All lines in the data that hold the word "Crocuta" need copying.

Saved data entries
=====
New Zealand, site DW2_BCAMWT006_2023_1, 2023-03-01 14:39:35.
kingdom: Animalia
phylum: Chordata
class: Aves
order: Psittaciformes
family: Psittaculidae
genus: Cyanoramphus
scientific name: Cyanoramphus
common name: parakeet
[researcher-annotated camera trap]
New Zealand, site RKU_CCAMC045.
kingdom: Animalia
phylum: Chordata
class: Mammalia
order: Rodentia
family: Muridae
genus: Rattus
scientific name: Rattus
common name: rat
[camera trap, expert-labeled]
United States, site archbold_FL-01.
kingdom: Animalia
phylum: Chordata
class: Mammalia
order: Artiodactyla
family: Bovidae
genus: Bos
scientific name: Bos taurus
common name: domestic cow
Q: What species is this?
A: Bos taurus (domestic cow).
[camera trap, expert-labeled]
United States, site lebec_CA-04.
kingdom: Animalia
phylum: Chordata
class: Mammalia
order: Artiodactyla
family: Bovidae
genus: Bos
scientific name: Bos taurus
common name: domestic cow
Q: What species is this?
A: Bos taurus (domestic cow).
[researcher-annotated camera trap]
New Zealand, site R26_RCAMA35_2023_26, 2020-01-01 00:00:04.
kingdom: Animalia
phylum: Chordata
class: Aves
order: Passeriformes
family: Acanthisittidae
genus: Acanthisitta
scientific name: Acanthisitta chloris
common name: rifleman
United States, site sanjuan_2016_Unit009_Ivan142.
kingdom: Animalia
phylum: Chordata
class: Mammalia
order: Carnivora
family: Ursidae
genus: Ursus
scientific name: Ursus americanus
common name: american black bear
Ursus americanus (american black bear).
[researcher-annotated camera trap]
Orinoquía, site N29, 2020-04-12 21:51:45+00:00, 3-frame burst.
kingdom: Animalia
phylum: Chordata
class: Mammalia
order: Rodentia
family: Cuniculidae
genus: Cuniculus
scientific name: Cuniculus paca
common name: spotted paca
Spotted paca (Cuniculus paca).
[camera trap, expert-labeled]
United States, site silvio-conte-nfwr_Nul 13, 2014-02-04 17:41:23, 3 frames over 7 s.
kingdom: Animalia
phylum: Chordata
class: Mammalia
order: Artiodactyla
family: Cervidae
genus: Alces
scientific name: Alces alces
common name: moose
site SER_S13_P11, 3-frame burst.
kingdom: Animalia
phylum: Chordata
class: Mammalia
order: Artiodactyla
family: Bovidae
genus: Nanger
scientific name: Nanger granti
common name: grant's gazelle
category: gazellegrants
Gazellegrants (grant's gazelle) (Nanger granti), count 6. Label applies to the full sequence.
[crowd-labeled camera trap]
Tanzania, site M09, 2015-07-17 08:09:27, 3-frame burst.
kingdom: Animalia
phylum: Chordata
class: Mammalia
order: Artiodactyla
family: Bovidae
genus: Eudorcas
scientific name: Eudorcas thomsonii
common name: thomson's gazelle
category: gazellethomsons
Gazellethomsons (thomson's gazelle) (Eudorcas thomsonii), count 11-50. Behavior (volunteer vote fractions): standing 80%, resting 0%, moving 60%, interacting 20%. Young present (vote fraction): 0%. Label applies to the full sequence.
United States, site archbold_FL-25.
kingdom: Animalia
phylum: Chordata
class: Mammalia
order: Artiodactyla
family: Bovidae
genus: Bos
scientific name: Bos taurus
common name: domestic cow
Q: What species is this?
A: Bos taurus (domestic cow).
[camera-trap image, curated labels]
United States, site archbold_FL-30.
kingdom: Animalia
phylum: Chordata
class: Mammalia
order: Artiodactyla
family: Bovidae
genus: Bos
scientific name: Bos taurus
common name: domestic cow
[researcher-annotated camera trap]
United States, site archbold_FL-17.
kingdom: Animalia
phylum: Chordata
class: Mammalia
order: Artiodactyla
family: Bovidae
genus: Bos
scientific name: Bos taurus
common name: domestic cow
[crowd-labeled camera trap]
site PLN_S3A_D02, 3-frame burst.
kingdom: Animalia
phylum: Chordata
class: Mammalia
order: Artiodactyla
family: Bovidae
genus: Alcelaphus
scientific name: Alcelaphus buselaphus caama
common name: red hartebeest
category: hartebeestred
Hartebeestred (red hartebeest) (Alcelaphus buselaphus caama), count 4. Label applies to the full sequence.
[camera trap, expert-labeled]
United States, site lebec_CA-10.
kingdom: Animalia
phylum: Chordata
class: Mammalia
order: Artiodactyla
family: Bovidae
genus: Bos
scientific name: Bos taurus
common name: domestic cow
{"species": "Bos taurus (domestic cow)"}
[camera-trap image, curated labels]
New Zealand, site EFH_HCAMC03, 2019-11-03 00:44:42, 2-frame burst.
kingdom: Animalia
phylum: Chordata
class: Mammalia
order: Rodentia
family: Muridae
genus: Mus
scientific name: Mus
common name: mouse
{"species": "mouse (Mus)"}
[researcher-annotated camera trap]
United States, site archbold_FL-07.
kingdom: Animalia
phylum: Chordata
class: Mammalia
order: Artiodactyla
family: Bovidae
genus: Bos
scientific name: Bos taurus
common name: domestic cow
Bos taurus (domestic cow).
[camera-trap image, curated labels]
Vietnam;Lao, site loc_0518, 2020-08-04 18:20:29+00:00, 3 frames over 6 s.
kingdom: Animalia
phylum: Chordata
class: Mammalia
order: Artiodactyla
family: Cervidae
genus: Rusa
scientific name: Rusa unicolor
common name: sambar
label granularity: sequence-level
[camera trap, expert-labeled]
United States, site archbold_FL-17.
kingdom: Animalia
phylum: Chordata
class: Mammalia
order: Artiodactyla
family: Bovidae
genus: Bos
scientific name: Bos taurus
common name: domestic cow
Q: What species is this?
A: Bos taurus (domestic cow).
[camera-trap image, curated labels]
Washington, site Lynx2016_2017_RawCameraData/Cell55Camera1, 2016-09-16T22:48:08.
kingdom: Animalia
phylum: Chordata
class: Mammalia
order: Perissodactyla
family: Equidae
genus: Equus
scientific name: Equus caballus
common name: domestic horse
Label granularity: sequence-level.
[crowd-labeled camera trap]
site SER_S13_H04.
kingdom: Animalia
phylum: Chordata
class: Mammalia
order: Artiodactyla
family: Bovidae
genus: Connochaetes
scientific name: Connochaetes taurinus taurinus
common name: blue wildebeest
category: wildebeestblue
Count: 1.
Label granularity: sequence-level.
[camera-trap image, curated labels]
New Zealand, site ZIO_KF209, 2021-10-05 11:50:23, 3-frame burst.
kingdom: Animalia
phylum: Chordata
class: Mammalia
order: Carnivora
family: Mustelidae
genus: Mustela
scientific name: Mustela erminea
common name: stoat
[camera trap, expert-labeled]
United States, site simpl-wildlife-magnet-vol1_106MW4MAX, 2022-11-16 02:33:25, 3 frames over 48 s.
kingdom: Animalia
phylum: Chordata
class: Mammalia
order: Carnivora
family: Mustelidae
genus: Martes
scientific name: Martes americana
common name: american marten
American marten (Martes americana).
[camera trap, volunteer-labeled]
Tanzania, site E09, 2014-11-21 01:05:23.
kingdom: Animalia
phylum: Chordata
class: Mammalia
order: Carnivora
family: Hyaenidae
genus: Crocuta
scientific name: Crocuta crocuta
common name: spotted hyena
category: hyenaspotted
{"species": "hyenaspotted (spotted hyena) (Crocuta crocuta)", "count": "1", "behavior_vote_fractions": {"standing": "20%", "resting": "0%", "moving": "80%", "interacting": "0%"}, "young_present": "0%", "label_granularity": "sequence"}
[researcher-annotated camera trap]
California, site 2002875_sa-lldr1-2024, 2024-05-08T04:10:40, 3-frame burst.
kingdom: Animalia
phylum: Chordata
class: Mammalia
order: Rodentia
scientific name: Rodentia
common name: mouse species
=====
● **RESPONSE AREA**:
genus: Crocuta
scientific name: Crocuta crocuta
{"species": "hyenaspotted (spotted hyena) (Crocuta crocuta)", "count": "1", "behavior_vote_fractions": {"standing": "20%", "resting": "0%", "moving": "80%", "interacting": "0%"}, "young_present": "0%", "label_granularity": "sequence"}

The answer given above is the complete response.